Napa Valley AVA
A rarity among modern winemakers by adhering to classic traditions
If one word could describe Cathy Corison, it would most certainly have to be resolute, an idiom that most accurately portrays the woman who has forged her way into Napa Valley’s wine hierarchy with grit, determination and unceasing spirit. Cathy Corison was a Southern California native (Riverside) and opted to attend Pomona College in the early 1970’s with a goal of earning a degree in biology. During her sophomore year, she happened to take a wine appreciation course that changed her life. “I will say that the course grabbed me by the chin,” Corison recalled. “It started a keen interest in me that has never waned nor stopped.”
Corison completed her biology studies and within days of graduation, found herself standing in the middle of Napa Valley. While Napa wasn’t then as internationally regarded as it is today, Corison somehow knew that Napa Valley was the place to be if she really intended to follow the path of the almighty grape. She started by selling wine at a small store in St. Helena and made the decision to head to nearby UC Davis for her masters in enology. In 1978, she graduated and accepted an internship with iconic Freemark Abbey and wine legend Chuck Carpy. When the internship was up, she became the winemaker for the smallish Yverdon Winery, a Spring Mountain job that lasted for two years.
Next for Corison was a long term stint with another Napa Valley pioneer, Donn Chappellet of the renowned Chappellet Winery, a stretch that occupied the entire decade of the 1980’s. “My time at Chappellet was wonderful,” Corison confided, “the 1980’s were considered the dry years and we were forced to make wines from all over the valley. Napa wasn’t yet world famous and everyone was working hard to make world class wines.” Additional stints at Staglin Family Vineyard, York Creek Vineyards and Long Meadow Ranch added substance to her resume.

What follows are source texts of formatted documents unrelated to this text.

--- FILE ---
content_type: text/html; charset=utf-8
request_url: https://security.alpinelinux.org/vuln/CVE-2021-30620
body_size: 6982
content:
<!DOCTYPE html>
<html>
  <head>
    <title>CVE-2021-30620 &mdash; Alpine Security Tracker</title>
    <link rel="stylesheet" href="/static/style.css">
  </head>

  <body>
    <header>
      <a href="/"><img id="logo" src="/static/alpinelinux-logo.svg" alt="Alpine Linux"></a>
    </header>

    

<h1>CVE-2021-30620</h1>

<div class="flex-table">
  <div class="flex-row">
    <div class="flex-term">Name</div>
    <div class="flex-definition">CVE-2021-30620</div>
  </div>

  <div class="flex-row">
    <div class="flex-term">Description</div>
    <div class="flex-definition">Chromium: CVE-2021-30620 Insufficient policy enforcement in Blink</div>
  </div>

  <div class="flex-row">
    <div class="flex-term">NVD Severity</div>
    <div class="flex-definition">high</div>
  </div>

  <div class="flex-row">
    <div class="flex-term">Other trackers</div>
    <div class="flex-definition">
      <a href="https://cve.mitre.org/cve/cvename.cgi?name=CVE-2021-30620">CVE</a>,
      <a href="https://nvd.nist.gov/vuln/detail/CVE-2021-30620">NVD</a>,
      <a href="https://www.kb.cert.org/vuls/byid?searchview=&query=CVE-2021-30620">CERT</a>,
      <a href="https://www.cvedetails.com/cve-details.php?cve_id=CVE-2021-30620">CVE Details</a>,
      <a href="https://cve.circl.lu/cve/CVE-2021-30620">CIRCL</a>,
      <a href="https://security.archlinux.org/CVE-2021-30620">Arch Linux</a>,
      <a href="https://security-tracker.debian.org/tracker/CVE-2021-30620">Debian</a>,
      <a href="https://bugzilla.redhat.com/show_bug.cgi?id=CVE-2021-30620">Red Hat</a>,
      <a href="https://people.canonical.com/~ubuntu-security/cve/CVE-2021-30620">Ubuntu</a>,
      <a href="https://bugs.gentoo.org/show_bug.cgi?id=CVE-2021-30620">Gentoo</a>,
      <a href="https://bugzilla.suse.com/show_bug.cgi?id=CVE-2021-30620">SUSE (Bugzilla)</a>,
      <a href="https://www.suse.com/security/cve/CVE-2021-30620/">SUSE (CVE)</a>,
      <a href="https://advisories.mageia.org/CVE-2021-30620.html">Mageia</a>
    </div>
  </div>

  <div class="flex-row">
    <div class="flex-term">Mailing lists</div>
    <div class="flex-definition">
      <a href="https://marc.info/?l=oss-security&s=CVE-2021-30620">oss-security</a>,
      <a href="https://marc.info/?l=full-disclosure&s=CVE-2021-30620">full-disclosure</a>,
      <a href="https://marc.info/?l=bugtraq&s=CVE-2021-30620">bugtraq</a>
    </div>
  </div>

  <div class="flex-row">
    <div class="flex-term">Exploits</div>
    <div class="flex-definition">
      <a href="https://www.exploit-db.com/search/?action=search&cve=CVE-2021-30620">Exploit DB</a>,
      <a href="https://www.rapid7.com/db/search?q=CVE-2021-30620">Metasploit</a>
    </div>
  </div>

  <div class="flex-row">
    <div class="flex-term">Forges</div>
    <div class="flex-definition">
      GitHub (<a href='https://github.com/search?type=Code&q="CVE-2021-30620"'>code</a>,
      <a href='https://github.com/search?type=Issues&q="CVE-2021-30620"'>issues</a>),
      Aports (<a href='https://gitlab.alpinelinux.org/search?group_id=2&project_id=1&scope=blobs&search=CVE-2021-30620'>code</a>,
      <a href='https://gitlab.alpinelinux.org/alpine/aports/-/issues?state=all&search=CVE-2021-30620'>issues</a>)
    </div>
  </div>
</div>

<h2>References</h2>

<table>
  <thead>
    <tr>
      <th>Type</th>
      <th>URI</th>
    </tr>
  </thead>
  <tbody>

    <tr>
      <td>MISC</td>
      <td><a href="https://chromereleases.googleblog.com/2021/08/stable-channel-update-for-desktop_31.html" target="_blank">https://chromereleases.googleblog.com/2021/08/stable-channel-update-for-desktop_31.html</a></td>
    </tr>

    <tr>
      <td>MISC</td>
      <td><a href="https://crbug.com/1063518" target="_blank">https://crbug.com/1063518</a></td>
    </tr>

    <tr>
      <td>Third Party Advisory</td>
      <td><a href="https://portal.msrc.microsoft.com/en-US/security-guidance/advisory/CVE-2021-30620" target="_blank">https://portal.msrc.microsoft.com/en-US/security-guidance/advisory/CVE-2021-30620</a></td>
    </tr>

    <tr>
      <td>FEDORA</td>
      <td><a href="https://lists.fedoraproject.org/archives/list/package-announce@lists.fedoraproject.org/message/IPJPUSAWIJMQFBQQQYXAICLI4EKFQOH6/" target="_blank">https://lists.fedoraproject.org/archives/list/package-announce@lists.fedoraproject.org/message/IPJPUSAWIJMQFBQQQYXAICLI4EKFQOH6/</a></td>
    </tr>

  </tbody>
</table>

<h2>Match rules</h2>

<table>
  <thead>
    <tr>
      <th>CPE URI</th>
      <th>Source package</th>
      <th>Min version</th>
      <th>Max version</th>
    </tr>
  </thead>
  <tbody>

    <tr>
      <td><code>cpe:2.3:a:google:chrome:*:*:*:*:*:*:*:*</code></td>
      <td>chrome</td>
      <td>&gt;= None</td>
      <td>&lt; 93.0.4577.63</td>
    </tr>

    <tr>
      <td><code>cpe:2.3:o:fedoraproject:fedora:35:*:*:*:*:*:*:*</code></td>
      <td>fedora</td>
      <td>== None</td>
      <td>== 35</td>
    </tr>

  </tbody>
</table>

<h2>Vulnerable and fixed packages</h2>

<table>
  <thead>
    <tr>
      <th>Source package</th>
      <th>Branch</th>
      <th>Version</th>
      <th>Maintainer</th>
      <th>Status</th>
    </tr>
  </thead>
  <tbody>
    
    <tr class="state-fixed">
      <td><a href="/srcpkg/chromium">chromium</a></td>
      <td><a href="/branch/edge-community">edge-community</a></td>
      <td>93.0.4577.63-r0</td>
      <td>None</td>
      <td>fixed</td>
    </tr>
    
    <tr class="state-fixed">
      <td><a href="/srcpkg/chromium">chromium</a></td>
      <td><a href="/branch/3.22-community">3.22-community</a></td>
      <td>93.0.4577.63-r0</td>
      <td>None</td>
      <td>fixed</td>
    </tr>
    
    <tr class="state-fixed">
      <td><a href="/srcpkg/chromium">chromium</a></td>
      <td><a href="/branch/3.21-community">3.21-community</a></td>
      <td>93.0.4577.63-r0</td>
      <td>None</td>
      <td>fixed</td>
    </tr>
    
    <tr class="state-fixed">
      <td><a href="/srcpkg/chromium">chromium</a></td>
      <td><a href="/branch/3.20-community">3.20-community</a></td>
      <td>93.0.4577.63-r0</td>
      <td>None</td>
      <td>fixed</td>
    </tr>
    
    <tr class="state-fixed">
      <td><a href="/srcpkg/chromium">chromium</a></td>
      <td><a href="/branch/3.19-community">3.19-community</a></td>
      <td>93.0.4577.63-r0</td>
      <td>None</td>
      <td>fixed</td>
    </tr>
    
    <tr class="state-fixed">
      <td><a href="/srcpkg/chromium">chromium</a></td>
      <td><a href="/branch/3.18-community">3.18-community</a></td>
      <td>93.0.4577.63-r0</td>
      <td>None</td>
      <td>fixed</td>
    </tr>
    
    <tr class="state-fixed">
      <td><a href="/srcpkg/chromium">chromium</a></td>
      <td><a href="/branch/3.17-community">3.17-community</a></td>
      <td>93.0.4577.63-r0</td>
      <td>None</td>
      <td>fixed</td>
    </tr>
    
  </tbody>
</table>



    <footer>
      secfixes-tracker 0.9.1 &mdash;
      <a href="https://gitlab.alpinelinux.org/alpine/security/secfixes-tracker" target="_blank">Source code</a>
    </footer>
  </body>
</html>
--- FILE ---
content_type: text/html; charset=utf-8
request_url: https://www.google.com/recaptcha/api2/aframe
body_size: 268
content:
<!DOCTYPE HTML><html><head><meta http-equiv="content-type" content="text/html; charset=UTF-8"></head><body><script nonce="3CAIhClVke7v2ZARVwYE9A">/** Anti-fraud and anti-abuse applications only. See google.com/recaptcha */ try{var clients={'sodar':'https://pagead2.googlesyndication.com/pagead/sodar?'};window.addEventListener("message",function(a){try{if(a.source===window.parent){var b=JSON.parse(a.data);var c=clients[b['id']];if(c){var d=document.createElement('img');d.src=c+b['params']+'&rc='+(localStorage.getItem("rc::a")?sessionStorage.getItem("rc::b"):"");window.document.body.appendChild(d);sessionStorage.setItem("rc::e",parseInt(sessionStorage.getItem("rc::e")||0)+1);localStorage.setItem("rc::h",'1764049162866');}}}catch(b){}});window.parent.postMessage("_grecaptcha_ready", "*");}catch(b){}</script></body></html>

As the decade waned, in 1987 to be exact, Cathy Corison made the decision to make her own wine and Cathy Corison Winery was born. “There was wine inside me that needed to get out,” she confessed. “So we decided to put what little money we had into grapes and barrels instead of cars and houses. It wasn’t easy, but I have absolutely no regrets.” Cathy Corison Winery’s first release was around 1800 cases, a hefty amount for a startup wine producer. Even though she had to use other people’s facilities, she considered herself a “lucky duck.”
Since their initial release, Cathy Corison’s wines have won numerous awards and garnered many accolades from the wine industry press. Such success has been sweet for the winery owner, but hasn’t changed her outlook one bit. “We only produce around 2500 cases each year, and I don’t intend to get any larger,” she states flatly. “After all, I do all the work myself and there is only one of me. The winery is my core existence and I can’t delegate much responsibility. If I get any bigger, then I wouldn’t be able to do it my particular way.”
Cathy also points with pride to the new winery facility that was designed by her husband William Martin, and is regarded as among the most tasteful structures in the Napa Valley. Begun in 1999, Corison’s first crush was completed without walls, roof or the availability of a permanent water supply. After a few years of hard sweat and toil, the winery was basically finished in 2003. One of the main features is the ten majestic mahogany doors that highlight the Victorian-style structure. The view looking out from inside the winery is certainly the equal of any in Napa Valley.
“Some might say I’m not a good business person,” Corison admitted, “but money is not why I’m in the wine business in the first place. I have some exacting standards and I’m just not willing to compromise.” Corison is also happy that her young children, Rose, 14, and Grace, 10, are around to share in the evolution of the winery. She laughs that her girls “made wine in utero,” but also hopes against hope that one or both will one day follow her into the business.
Cathy Corison is a rarity among modern winemakers in that she steadfastly adheres to classic traditions and refuses any opportunities to enlarge her operational production. She deserves a great deal of credit in this more than ever commercialized world.